Using human input can be valuable for reinforcement learning. Imagine the difference between having to learn something yourself, and having a mentor hold your hand while showing you how a task is performed.
In the real world humans are able to generalize their knowledge: if I die by walking into an enemy from the left, I probably also die if I walk into him from the right. Even better: if hitting an enemy is bad if I’m a big Mario, it’s probably also bad if I hit him as a small or Fire Mario.Unfortunately, this is not something reinforcement learning is good at.
Normally, when encountering a new situation, reinforcement learning takes a random action. In the case of Mario, where there are many states, it is easy to get into a “new” situation. It can take a long time to AND encounter all situations, AND take the “correct” action in this situation.
This is where human knowledge can come in. Human players are able to learn fast, and thus “guide” Mario through a series of correct actions. Mario still teaches himself, calculating if an action was really good. But: by visiting the correct states and performing the correct actions he learns faster.
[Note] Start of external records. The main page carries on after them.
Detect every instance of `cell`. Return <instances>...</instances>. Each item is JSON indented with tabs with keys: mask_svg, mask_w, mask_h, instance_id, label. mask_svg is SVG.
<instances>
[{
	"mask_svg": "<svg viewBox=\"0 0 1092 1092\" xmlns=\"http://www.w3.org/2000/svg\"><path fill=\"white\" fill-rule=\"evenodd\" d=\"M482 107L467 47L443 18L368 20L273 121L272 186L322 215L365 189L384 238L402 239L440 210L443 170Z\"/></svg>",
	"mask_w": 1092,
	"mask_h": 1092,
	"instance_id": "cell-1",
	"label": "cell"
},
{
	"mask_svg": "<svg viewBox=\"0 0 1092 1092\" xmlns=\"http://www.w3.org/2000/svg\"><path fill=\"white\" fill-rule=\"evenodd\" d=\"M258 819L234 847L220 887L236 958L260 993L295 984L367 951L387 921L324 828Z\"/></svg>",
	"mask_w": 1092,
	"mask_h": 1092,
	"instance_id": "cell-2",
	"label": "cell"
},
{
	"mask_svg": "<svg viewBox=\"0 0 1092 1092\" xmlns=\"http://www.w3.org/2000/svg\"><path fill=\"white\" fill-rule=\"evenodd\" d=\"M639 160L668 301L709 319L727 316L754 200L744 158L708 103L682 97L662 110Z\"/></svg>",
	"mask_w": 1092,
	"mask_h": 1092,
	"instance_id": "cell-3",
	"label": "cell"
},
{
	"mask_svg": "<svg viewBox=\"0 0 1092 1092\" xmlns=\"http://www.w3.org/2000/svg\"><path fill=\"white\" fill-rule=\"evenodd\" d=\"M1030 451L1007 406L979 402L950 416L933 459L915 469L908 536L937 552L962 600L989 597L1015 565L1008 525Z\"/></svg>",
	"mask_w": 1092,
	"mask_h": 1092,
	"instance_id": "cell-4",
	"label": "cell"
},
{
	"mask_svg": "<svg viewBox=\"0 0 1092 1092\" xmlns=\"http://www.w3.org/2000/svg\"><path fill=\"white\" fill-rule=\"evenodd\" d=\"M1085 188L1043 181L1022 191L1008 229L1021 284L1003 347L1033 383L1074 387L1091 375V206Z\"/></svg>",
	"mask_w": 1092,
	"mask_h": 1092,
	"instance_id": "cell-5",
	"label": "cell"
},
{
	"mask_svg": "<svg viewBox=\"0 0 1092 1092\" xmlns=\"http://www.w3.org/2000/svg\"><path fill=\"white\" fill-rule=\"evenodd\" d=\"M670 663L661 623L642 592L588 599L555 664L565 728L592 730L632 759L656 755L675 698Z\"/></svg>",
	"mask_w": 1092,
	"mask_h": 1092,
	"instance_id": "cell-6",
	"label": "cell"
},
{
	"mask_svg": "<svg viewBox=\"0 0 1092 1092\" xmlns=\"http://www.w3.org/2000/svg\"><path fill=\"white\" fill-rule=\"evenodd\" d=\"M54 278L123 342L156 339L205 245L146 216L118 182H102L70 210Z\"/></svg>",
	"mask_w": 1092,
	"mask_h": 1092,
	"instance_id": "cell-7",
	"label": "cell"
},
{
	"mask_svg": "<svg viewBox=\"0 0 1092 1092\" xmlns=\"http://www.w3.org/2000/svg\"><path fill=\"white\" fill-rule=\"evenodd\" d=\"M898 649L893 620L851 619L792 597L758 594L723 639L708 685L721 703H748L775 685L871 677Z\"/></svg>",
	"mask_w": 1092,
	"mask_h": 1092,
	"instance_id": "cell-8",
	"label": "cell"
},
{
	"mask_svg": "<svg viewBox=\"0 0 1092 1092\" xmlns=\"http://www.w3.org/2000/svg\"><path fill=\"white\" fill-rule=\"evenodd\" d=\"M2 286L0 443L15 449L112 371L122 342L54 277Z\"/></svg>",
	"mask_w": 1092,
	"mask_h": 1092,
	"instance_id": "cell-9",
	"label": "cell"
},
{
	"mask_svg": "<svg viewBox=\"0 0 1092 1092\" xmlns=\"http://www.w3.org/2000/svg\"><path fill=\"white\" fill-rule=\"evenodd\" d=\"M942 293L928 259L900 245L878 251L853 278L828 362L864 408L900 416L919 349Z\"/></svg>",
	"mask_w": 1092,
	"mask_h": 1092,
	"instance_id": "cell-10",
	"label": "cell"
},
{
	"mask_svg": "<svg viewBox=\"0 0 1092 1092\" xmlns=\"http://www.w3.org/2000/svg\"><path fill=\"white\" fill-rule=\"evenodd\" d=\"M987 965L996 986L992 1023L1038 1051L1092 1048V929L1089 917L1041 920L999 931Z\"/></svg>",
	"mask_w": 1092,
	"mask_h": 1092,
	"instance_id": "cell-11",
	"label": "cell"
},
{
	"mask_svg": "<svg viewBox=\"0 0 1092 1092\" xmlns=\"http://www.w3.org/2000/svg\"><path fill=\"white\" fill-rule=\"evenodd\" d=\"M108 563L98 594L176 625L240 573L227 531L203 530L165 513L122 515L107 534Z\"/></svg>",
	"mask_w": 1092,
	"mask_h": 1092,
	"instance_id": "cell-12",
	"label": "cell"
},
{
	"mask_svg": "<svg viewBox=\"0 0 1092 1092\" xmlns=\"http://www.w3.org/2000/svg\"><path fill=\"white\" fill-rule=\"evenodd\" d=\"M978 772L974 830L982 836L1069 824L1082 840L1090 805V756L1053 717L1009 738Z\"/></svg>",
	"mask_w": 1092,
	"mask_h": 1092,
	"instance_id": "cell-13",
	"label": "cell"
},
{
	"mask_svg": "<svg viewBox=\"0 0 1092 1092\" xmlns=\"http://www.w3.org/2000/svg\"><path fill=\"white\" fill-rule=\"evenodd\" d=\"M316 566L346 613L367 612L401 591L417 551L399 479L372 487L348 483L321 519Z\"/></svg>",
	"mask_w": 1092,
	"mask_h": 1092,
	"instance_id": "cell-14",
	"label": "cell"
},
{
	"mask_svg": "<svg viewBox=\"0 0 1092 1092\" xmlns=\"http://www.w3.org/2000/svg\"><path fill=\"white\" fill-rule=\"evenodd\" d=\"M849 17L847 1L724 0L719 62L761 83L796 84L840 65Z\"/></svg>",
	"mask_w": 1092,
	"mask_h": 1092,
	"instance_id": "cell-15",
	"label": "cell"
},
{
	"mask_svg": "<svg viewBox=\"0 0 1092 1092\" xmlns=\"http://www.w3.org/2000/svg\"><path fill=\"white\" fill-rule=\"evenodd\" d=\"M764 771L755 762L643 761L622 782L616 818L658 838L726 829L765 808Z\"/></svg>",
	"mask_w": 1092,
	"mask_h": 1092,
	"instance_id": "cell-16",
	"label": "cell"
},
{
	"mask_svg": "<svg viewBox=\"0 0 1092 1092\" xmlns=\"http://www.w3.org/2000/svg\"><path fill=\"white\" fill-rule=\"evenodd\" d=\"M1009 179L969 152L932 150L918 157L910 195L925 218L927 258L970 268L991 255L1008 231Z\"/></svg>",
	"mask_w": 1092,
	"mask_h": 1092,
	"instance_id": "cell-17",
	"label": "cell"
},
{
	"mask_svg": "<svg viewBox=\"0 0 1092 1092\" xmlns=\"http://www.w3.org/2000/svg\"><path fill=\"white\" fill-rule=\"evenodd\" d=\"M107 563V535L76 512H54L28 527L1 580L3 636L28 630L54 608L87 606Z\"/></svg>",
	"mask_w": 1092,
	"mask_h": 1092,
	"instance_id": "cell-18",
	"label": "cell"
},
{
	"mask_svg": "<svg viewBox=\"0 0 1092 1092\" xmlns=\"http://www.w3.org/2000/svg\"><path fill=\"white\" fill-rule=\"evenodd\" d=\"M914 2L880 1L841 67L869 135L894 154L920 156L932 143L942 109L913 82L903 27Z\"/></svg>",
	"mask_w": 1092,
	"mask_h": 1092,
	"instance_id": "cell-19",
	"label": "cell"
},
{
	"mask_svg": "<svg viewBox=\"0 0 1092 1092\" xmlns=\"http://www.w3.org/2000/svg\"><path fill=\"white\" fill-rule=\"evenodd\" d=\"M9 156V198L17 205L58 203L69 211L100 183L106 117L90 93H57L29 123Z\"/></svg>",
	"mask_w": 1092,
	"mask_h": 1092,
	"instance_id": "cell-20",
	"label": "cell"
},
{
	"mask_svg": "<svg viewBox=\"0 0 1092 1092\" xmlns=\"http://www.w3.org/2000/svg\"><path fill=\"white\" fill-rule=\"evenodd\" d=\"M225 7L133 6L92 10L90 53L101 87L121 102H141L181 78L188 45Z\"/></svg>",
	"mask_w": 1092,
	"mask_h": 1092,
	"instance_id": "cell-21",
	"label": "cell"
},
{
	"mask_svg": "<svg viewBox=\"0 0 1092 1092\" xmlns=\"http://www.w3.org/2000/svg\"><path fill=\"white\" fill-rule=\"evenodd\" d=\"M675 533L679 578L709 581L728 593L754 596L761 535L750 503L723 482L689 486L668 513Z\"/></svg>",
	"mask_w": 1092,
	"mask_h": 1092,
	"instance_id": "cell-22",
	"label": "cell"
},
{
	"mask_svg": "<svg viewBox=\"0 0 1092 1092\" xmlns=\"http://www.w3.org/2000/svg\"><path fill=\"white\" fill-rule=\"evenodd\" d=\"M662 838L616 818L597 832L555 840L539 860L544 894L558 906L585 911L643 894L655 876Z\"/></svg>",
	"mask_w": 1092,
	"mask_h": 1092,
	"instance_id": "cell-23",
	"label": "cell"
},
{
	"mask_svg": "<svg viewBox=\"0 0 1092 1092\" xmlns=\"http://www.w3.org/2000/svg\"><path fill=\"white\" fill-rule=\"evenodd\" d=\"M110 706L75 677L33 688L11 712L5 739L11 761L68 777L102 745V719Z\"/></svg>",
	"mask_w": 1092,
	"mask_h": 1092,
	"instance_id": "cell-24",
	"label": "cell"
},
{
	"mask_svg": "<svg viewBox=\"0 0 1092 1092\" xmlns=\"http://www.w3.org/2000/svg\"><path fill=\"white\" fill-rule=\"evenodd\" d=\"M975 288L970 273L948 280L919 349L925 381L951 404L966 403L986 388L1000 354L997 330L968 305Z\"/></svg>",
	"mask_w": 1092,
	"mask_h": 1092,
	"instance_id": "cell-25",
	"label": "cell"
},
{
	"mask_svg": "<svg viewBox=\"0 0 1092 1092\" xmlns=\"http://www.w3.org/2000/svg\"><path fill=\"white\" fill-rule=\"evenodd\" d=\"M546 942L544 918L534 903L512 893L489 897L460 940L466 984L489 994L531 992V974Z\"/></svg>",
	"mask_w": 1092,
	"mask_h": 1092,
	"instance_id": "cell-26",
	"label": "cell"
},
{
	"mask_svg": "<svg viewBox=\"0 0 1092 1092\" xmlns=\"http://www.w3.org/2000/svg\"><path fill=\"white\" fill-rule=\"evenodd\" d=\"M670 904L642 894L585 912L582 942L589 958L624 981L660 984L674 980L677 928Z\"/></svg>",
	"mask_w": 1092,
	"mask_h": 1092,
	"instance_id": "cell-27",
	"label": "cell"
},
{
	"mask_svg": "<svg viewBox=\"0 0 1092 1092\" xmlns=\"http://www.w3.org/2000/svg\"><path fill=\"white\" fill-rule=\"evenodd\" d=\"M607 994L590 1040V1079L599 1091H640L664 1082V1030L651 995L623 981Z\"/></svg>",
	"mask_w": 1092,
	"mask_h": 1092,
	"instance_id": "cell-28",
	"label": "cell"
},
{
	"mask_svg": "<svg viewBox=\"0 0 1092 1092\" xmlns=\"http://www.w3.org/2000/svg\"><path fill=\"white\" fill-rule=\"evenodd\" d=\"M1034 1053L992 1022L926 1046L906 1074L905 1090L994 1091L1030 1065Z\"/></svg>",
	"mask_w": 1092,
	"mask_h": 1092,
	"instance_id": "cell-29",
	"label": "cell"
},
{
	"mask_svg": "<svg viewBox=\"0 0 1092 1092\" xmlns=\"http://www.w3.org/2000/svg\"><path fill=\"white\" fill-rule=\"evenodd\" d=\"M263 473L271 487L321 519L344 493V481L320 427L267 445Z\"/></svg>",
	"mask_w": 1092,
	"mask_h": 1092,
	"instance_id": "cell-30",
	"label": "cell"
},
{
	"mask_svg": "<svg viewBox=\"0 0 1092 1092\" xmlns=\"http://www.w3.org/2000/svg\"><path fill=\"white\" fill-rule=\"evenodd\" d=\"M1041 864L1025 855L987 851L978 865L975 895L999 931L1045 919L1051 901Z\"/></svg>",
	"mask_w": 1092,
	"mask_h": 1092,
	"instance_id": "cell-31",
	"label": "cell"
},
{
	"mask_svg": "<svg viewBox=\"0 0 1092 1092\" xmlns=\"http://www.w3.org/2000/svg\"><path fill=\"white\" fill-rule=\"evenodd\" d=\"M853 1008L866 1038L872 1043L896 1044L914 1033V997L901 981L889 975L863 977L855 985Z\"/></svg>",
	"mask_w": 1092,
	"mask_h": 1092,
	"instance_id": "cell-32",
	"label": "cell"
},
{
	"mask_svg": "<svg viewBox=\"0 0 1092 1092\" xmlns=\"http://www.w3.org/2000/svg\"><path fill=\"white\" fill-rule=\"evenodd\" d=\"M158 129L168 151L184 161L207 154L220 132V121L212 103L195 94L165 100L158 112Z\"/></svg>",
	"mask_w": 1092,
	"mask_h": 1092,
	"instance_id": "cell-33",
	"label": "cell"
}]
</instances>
At the BNAIC 2014 I set up a demonstration to demonstrate this principle. The Mario AI benchmark is a clone of the classic game Super Mario Bros. The gameplay consists of moving Mario through the level while jumping (and possibly throwing fireballs). The main goal of the game is to reach the end of the level while gathering as much points as possible. The game asks the player to give instructions to Mario (walk left, walk right, jump, fire) in each frame, and displays the result of the action to the user each resulting frame.
The demonstration uses the Mario AI framework and a phone application that all interested visitors could download. This allowed a great amount of people to give instructions to Mario at the moment they believe it is necessary to give instructions. On a screen the game was visible to all by-standing participants.